## WHAT IS REQUIRED
Within these records, how many lines hold "Stół"? Give the number alone.

## Items listed in a dataset
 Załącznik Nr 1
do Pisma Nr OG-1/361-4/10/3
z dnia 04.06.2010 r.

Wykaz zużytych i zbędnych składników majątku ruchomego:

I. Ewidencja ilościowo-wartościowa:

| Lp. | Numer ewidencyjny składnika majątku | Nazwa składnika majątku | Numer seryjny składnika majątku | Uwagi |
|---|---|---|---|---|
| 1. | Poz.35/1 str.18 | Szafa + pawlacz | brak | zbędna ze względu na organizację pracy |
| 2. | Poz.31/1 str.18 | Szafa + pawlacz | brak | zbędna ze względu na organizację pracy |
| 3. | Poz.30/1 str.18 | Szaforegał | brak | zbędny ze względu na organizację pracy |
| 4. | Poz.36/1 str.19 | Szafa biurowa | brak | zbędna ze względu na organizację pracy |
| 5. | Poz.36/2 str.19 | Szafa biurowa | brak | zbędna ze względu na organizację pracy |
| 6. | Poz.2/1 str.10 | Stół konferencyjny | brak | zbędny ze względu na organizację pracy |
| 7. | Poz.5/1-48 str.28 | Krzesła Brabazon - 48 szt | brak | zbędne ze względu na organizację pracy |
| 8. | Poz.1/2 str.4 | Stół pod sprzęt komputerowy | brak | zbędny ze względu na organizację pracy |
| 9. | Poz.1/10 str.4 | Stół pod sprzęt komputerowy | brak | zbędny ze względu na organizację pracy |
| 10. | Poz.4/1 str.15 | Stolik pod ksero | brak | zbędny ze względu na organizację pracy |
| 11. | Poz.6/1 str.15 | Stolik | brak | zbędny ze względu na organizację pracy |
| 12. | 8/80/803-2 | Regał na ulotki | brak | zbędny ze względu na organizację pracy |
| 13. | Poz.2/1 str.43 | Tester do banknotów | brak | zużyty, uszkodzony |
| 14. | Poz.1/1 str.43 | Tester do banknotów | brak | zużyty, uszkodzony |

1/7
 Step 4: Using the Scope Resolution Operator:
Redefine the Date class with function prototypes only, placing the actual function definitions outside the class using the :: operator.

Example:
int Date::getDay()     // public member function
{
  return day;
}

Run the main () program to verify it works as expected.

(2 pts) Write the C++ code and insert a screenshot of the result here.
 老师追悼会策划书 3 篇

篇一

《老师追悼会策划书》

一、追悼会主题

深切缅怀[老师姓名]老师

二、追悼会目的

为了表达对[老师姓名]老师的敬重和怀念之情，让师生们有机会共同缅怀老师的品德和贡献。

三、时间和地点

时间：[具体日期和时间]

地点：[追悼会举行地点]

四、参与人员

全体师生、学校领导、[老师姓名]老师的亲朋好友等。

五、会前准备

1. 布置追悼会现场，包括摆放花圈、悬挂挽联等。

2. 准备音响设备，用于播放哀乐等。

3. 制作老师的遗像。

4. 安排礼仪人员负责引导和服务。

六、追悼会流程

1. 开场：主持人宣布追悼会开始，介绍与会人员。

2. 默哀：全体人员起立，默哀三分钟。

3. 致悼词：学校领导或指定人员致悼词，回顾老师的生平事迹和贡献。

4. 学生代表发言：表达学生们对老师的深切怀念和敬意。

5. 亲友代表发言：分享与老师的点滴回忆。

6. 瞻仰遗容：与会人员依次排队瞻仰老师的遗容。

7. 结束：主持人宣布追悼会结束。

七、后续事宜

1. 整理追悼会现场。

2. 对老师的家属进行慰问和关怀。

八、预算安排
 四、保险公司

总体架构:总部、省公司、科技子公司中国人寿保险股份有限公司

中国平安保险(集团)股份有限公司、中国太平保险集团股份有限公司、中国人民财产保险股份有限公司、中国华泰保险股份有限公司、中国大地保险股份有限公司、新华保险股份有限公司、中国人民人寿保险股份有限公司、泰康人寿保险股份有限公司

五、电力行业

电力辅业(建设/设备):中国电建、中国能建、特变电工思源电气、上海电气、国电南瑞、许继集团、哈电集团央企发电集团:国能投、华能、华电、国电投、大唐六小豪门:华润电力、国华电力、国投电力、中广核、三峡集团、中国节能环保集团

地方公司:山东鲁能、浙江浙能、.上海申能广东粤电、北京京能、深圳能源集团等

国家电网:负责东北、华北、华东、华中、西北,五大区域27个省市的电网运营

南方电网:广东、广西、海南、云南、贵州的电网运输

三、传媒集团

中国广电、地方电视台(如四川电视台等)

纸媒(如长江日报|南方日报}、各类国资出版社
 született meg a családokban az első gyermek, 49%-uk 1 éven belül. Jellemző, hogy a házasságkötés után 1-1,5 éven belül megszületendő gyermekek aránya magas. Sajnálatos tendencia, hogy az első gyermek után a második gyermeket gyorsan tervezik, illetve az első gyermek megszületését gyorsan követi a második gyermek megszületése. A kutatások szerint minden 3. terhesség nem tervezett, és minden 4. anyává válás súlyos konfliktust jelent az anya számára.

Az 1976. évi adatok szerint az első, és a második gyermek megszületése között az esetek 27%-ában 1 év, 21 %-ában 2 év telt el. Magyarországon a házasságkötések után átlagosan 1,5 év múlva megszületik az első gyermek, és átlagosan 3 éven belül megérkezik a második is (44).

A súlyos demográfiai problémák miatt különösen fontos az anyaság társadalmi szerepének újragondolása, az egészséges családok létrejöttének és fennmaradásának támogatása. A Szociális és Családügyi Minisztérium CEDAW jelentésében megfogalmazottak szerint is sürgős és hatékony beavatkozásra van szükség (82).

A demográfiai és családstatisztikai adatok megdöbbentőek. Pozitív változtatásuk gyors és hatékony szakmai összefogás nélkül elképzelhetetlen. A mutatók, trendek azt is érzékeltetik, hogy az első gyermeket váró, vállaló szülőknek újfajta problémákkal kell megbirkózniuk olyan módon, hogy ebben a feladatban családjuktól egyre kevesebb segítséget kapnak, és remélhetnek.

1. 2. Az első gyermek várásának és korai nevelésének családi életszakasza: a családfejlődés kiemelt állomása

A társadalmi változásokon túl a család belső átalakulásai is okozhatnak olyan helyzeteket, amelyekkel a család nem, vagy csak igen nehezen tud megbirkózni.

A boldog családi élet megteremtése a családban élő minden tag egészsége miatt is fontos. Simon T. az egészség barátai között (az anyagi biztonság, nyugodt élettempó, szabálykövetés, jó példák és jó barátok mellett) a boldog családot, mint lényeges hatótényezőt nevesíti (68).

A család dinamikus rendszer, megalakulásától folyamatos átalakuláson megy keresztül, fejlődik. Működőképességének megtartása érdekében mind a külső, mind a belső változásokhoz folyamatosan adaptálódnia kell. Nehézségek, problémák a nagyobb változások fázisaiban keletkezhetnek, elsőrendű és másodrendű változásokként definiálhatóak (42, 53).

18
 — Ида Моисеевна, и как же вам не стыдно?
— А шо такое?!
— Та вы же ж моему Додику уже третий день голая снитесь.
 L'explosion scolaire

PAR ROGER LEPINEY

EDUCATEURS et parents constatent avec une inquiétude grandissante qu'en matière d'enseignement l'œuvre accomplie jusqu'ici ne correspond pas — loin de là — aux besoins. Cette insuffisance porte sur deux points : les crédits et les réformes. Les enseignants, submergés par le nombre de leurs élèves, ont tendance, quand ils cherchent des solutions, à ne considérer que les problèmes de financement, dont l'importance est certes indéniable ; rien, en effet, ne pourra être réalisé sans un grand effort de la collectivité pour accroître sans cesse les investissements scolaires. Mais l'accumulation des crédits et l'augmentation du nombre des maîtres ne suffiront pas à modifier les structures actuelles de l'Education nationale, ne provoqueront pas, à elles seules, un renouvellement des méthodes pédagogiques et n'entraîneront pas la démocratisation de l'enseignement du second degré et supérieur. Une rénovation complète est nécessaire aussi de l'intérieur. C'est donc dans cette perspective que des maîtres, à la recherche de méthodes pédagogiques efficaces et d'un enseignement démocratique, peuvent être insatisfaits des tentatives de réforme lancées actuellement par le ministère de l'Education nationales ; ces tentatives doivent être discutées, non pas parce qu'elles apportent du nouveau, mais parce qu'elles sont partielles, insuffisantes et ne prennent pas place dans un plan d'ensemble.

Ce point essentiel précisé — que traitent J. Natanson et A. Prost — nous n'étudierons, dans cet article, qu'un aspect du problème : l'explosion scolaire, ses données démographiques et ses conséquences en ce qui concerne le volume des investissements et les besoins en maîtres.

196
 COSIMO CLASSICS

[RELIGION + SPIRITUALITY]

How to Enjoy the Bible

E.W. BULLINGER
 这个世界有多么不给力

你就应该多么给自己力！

## OUTPUT OF THE TASK
3